[[ Excerpt to read open ]]
Buñuel’s least-well dubbed movie, filmed in Mexico and spoken in French. Diamond miners and soldiers are having a showdown when a mysterious stranger wanders into town, but instead of impressing everyone with his skills a la Yojimbo he’s an asshole to everyone – this is Shark (That is the Dawn‘s doctor Georges Marchal), who needs a place to stay so he shacks up with prostitute Simone Signoret, who is beloved of miner Castin (Clouzot regular Charles Vanel).

The miners-vs-soldiers war reaches a climax in a midnight firing squad which leads to a riot. Our heroes escape (with fake priest Michel Piccoli and a mute girl: Michèle Girardon of the earliest Rohmers), getting very lost in the jungle, walking in circles. They reach the promised land, finding a crashed plane full of food and jewels along the way, rescued and rich, but Castin goes mad, throwing his diamonds in the lake and murdering everyone.

Larsen:

Politically the movie may side with the miners, but once this crew forms and heads into the jungle, Buñuel is more interested in exploring the hypocrisies that exist in every human heart. And so the priest is a fraud, the prostitute is an opportunist, and the miner loses his mind … Death in the Garden concludes with a more subversive poetic image: two figures blithely paddling across a South American lake as if they were in a Venetian gondola, when in fact a literal and spiritual wilderness surrounds them.

Opens with no titles or credits or logos, just busts into a scene, is that right? Early dialogue with main guy Michel Piccoli at work was unexpected. “Isolation in a chamber in which one must wear a mask to survive strongly evokes the conditions under which modern man lives. Doesn’t knowing that one must wear a mask create a sense of anxiety?” The poor dubbing was sadly expected, though when Piccoli turns on the TV news and that is also badly dubbed, it gives the impression that people in Italy just speak out of sync with their own mouths.
[[ Excerpt to read closed ]]
[[ Material provided open ]]
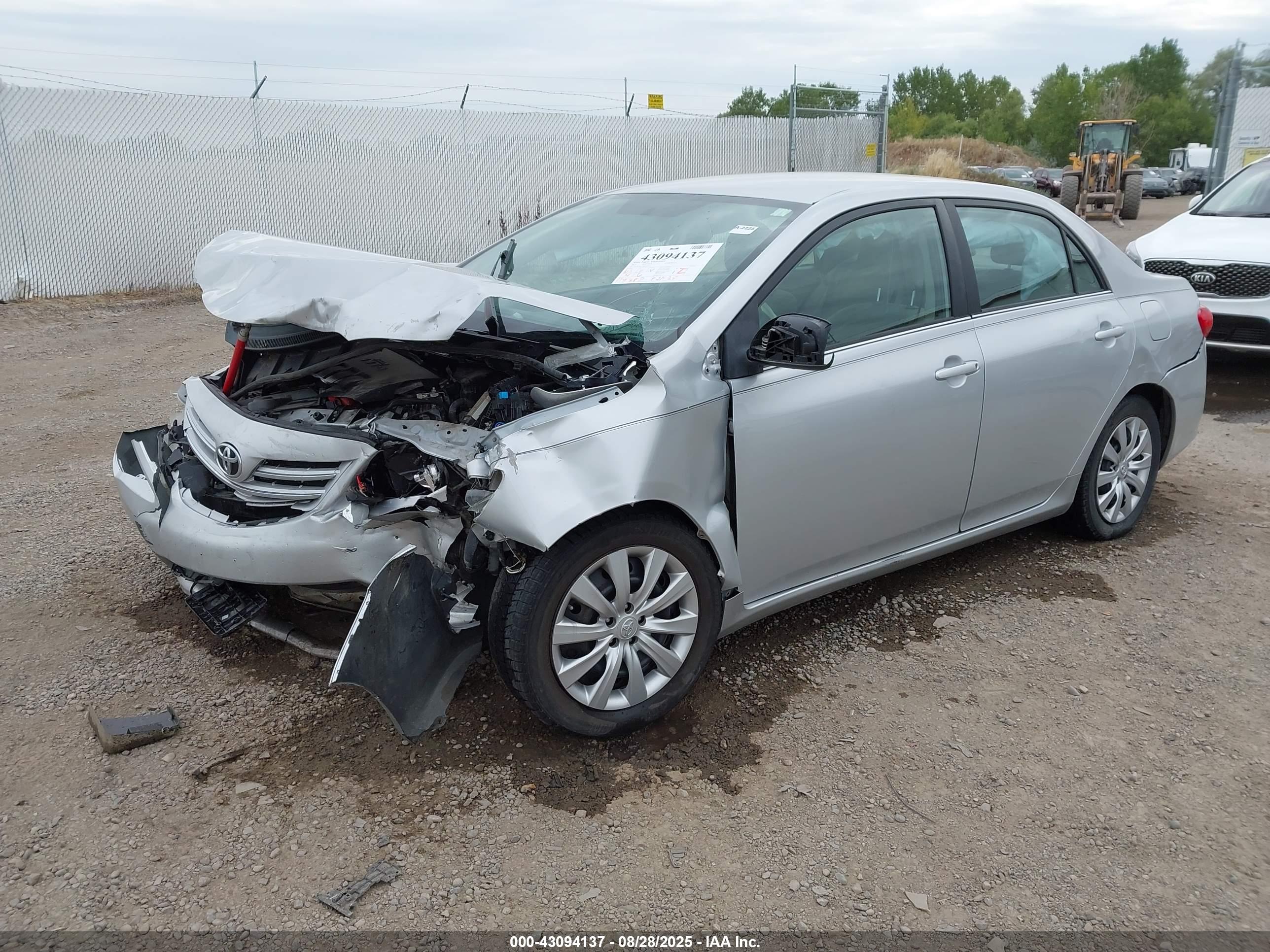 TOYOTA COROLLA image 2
[[ Material provided closed ]]
[[ Material provided open ]]
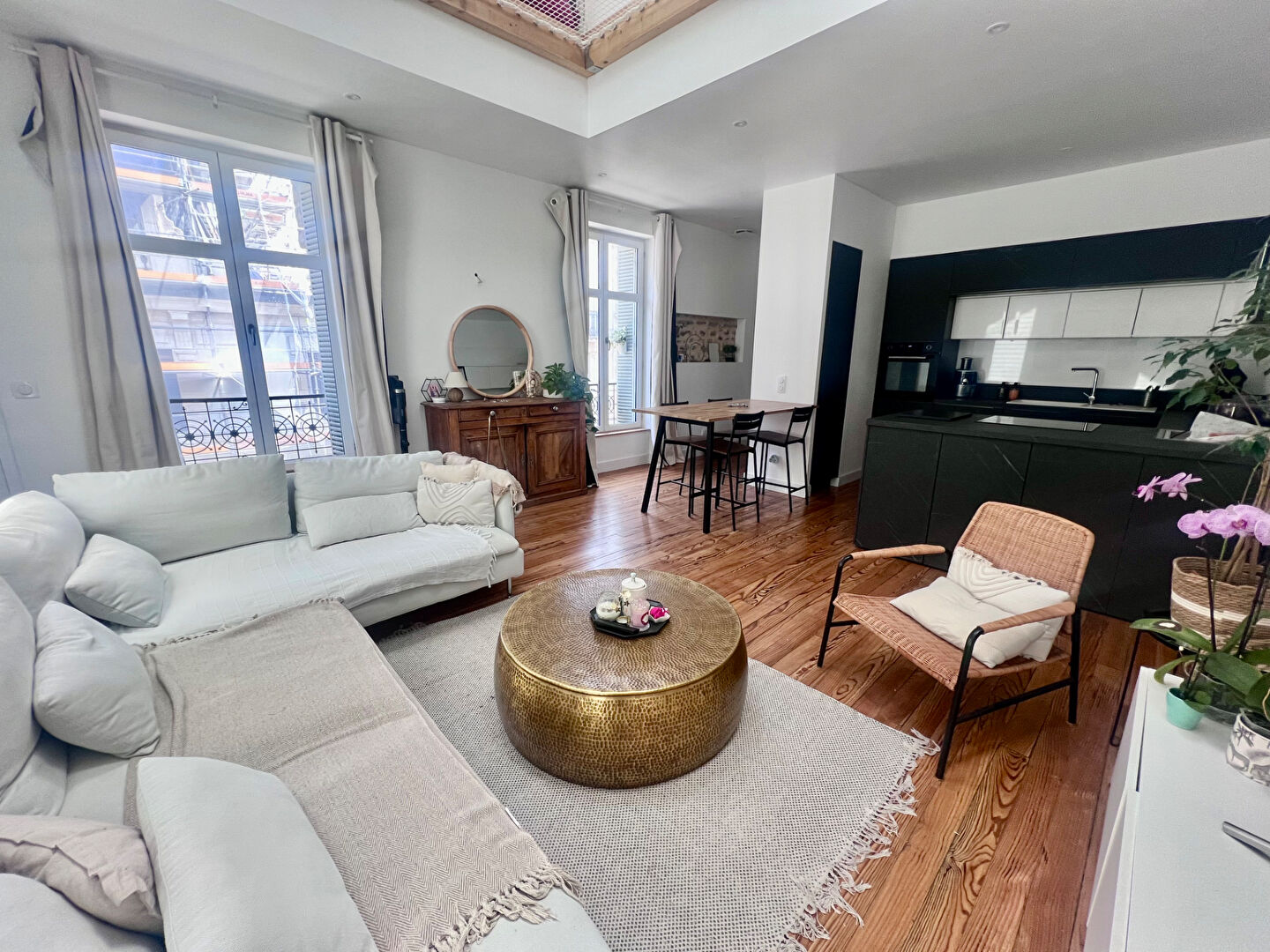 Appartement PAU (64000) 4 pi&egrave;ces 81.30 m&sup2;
[[ Material provided closed ]]
* **Work instruction**
From the film notes, write out word for word the part that begins with the words containing "Politically the movie" and ends with "wilderness surrounds them.".

* **Final answer**
Politically the movie may side with the miners, but once this crew forms and heads into the jungle, Buñuel is more interested in exploring the hypocrisies that exist in every human heart. And so the priest is a fraud, the prostitute is an opportunist, and the miner loses his mind … Death in the Garden concludes with a more subversive poetic image: two figures blithely paddling across a South American lake as if they were in a Venetian gondola, when in fact a literal and spiritual wilderness surrounds them.